In this moment we are experiencing the pinch of eating local, not everything is available in all seasons. How can we feel good amidst the pinch?  Besides celebrating the fact that Liva and Mary got all the seed garlic in and there is lots of lovely available food, including fresh young chicken and stew birds, we can be proud to not be part of a farm that practices what is called forced molting. In our complex bottom line we are committed to farm in such a way that natural processes function well. Since the early 20th century “forced molting” has been practiced where hens are purposefully stressed by withdrawing food for up to two weeks with water also occasionally withheld.

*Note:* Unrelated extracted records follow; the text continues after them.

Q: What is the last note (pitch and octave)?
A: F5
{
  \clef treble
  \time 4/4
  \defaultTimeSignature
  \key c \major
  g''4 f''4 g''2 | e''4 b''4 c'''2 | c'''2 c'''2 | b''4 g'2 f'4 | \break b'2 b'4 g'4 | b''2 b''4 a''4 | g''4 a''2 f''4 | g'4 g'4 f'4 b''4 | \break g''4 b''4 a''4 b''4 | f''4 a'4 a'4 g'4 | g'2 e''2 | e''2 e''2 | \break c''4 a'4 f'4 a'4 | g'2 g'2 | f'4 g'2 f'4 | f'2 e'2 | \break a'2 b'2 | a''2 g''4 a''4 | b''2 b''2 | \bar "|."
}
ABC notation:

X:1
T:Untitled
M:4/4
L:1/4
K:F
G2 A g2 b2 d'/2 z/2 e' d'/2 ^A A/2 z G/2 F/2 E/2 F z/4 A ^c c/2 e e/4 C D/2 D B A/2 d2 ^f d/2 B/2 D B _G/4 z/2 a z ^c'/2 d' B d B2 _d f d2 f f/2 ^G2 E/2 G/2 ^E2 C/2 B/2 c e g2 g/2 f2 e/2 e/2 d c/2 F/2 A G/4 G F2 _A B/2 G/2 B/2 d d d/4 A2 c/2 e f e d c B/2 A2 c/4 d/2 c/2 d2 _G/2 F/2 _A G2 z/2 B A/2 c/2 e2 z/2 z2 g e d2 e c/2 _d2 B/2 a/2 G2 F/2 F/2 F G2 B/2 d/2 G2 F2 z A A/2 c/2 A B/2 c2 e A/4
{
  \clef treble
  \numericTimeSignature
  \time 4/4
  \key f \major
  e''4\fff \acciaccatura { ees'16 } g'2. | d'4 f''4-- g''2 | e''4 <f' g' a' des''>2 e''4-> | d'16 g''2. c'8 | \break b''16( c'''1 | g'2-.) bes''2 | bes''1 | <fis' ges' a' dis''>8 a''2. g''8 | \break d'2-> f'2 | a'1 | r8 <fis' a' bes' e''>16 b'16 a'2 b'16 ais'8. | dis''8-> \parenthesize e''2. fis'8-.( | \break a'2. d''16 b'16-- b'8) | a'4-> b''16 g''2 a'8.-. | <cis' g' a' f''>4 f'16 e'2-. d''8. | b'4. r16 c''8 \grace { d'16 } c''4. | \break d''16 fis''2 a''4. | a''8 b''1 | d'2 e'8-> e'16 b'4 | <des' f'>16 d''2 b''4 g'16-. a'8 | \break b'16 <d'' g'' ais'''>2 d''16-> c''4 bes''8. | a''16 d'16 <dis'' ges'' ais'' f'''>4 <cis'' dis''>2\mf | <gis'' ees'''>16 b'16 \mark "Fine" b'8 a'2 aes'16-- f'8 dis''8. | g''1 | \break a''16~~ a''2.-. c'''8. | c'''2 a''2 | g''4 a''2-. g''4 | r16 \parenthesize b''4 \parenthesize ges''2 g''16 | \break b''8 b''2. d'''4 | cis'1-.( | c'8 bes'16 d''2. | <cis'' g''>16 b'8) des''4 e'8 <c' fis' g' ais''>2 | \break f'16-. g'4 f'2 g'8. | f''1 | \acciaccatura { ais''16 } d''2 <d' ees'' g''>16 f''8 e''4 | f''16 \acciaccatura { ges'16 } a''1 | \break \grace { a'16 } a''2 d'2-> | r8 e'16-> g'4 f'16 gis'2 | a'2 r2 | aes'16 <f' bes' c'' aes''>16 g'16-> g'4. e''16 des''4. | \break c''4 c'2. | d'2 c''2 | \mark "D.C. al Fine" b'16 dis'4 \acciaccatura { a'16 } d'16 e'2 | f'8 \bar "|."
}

Many see this temporary starving of the hens is seen as inhumane but most of the world has no clue it occurs. Other good news is that after laying continuously for nearly a year, not only does the rate of egg production decline, as do but also the quality of the eggshell and the egg contents. After molt many say the eggs are better than ever, though often less prolific.

Molting is a difficult time for birds, since it involves hormonal fluctuations and increased energy requirements. Go say hello to them in their new winter digs in the hoop house and pass along encouragement.